Tuesday, February 19, 2008

The big picture

For well over a year now, I have known something just wasn't right with my daughter's left ankle/foot. We saw a PT who instructed us with proper streching techniques. We have religiously streched Nadia's foot daily, sometimes several times a day but her ankle just continues to be in state of not quite right. So I set out to find a fix.
Finding a fix wasn't a quick trip to one doctor! The first orthopedic doctor said that with enough streching she should be fine. So we did that for awhile. Her school PT said that she didn't think anything was the matter at all (I knew that wasn't right!), the Rehab Medicine doc said to pursue more private PT if it bothered her. Well, she doesn't have sensation below her waist so how was I to know if it bothered her?! It bothers me when I look at it! So, for about a year, we have just watched it and from time to time, my husband and I would look at one another and kinda scratch our heads and wonder if we could do anything else. Then we began to think it was her stander's fault, perhaps she was not getting enough weight on the foot. We had the stander evaluated and the wheelchair sales rep suggested considering a new stander purchase ($4000!). The second orthopedic doctor suggested that when she couldn't wear her AFO's anymore, and she was bothered by it, he would be willing to perform surgery and do a heel cord release, but she would be immobile for about 6 weeks as the heel cord healed properly. Nobody had the same answer for us, and nothing really sounded desireable. And so we remained stuck with no clear direction.

Yesterday we went for our routine annual AFO (ankle/foot orthosis) brace casting. I just expected them to fabricate new braces for her, never did I expect to walk out of there with a new outlook on life for Nadia's foot. It was as if each of the previous specialists only saw Nadia's foot in light of their specific discipline, but this therapist opened up a whole new world for us. I felt like I was in a large theater, my husband and I the only ones in the audience, and as the curtain was raised, Nadia and the therapist sat on the stage. The therapist began to lecture and revealed the big picture to us. We were amazed! Why did nobody ever see this before? How was it that we have gone to splint clinic for the past 3 years and not once have we met this lady? How was it that numerous therapists and doctors with real MD's were so off in their own world?!
A preacher friend of ours calls this "navel gazing." When one is just so absorbed with himself, he sees only what is within, not anything else around him.

As I rejoiced that we will not only non invasively fix Nadia's ankle, they will also fix her knee which turns out and will not straighten all the way!
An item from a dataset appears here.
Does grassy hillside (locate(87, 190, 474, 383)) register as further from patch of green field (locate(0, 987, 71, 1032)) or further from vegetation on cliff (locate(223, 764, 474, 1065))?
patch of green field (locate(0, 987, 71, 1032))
The answer to this is serial casting. She will wear a cast, one week at a time, which will gradually increase her Range of Motion. Each week, she will have one cast removed and then after some deep stretching, they will fit her with another cast which will stay for another week, and hopefully within several weeks, she will have full Range of Motion to both her ankle and her knee!

As a side note, as they were casting her ankle to use as a mold for her new AFO braces, she rubbed the hot pink plaster cast on her leg and told her Papa, "This cast is so beautiful!" I am thankful that she sees it as beauty because soon it will become part of her for well over a month! Leave it to a child to see the beauty in something we tend to look at as a burden!

On a deeper level, my step father had this comment that I'll use in closing, "Isn't it wonderful that God allows us to see the big picture through His telescope? Although the picture He lets us see through His microscope ain't bad!"